When thinking of ways to increase the likeability of people speaking up, financially rewarding your employees may seem like a logical step to take. Providing a money reward may give people who are nervous about voicing their concerns another, more tangible, incentive to do so. If rewarding increases the amount of reports, isn’t this a favourable option to consider?
However, the question is to be asked whether this is the incentive that you want reporters to be motivated by.
As an organisation, you want your people to be honest and sincere when they voice their concerns. Through our years of experience in the field, we have found that if someone really believes something is wrong, this person will blow the whistle regardless of whether a reward is being offered. In other words, if a reward is being offered, it is likely that the decision to blow the whistle will shift from ‘doing the right thing’ to a trade-off between cost and benefit. From a benefit point of view, it might then make sense to wait to report something, until it becomes very serious (thus enlarging the chance of a reward). This is of course detrimental to the goal of having a reporting mechanism in place: detecting misconduct as soon as possible.

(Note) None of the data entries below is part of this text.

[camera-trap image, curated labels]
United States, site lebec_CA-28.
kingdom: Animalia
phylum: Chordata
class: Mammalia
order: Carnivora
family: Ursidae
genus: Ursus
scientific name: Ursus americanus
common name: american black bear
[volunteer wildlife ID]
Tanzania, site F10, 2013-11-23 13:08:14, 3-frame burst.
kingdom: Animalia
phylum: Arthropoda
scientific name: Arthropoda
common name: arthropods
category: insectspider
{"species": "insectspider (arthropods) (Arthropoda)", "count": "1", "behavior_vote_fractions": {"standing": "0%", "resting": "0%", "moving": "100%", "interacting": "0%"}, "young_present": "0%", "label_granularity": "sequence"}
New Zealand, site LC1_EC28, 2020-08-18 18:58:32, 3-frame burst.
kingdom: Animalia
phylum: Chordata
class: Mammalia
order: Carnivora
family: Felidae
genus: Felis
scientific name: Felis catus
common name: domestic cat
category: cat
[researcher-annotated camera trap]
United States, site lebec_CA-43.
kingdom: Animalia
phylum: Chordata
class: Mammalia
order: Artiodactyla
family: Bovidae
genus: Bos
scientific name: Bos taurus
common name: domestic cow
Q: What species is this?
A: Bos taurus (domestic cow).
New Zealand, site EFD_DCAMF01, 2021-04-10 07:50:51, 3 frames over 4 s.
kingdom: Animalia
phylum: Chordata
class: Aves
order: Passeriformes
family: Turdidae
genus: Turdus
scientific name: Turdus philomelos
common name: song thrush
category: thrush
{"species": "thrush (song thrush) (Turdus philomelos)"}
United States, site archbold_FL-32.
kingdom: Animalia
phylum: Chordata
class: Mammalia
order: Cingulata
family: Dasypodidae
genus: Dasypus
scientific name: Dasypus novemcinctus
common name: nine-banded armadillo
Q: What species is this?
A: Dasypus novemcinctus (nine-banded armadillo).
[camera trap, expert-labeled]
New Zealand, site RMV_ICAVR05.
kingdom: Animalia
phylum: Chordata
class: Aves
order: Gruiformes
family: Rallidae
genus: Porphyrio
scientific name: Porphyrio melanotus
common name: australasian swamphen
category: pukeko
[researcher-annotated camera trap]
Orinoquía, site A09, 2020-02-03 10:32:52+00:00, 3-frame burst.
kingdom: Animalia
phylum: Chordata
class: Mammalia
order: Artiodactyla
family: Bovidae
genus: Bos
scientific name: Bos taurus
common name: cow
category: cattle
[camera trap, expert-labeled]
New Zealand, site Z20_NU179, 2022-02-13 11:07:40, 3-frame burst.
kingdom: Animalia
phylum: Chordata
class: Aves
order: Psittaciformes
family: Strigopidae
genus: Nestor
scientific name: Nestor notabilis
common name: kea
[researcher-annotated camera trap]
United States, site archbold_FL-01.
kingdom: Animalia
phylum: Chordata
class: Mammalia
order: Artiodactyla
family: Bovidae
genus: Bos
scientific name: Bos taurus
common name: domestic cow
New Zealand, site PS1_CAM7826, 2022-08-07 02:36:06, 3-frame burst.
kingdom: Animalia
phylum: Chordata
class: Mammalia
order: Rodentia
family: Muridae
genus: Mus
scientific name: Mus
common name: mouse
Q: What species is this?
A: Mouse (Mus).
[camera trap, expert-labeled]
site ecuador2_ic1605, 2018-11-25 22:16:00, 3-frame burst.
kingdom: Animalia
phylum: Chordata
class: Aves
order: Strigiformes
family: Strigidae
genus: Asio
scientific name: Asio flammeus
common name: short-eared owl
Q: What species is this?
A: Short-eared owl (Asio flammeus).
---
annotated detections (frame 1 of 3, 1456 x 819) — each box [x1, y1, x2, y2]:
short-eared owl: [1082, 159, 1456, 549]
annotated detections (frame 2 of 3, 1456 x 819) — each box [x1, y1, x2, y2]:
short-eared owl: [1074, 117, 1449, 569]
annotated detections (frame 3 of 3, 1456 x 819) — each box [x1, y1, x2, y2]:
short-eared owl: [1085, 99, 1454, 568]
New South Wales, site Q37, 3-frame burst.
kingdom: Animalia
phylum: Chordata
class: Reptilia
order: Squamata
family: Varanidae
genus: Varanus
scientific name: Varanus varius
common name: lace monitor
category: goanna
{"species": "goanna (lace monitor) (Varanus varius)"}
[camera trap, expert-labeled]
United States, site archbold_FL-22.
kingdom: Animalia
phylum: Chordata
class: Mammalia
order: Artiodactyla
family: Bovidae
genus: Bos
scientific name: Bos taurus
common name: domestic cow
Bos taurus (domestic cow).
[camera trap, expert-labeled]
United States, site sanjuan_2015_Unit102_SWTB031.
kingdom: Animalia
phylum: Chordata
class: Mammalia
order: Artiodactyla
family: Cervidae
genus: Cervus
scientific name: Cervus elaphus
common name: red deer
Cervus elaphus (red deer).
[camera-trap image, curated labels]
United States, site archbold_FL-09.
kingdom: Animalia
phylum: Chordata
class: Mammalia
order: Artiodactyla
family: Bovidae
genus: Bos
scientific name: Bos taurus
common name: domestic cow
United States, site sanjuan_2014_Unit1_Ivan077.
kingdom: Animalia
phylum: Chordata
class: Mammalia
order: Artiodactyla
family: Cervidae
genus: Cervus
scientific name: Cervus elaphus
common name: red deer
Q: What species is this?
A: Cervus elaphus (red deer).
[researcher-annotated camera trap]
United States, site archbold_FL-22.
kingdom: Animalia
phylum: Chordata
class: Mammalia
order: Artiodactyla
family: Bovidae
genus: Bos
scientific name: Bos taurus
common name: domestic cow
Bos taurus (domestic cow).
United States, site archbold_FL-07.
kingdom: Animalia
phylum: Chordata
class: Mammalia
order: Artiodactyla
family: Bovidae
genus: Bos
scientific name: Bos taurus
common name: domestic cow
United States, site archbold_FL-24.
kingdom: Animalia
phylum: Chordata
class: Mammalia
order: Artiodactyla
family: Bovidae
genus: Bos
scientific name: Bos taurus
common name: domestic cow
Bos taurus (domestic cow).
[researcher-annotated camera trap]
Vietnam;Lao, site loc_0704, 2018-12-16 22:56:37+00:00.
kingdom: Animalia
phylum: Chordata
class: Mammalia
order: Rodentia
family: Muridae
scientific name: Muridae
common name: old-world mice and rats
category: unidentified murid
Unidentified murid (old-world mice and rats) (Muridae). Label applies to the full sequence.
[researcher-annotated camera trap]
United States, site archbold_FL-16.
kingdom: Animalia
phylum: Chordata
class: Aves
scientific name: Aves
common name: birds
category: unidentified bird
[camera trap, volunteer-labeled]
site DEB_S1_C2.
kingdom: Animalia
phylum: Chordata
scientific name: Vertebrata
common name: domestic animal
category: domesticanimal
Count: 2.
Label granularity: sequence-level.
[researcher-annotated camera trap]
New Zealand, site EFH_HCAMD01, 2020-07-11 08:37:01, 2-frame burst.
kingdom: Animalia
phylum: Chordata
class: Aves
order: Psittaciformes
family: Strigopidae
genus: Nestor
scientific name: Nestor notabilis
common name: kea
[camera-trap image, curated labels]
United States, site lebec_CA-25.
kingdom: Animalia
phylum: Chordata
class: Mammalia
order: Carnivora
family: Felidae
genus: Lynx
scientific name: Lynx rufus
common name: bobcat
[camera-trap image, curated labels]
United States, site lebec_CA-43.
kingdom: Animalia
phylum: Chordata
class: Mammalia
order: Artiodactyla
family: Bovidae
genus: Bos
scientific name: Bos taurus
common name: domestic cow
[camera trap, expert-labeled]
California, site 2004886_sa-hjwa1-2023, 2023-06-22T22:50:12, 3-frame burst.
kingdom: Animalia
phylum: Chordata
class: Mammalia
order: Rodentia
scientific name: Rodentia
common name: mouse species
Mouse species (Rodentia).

We strongly believe that giving your employees the feeling that they can freely and anonymously speak up about perceived wrongdoings is key to creating an open SpeakUp culture. Money rewards will not incentivise your employees in the right way. Instead, companies are better off creating social courage. This implies encouraging people to speak up for moral reasons, because they genuinely think something is wrong. An open and more cooperative working environment in which people feel at ease will ultimately be the result of this.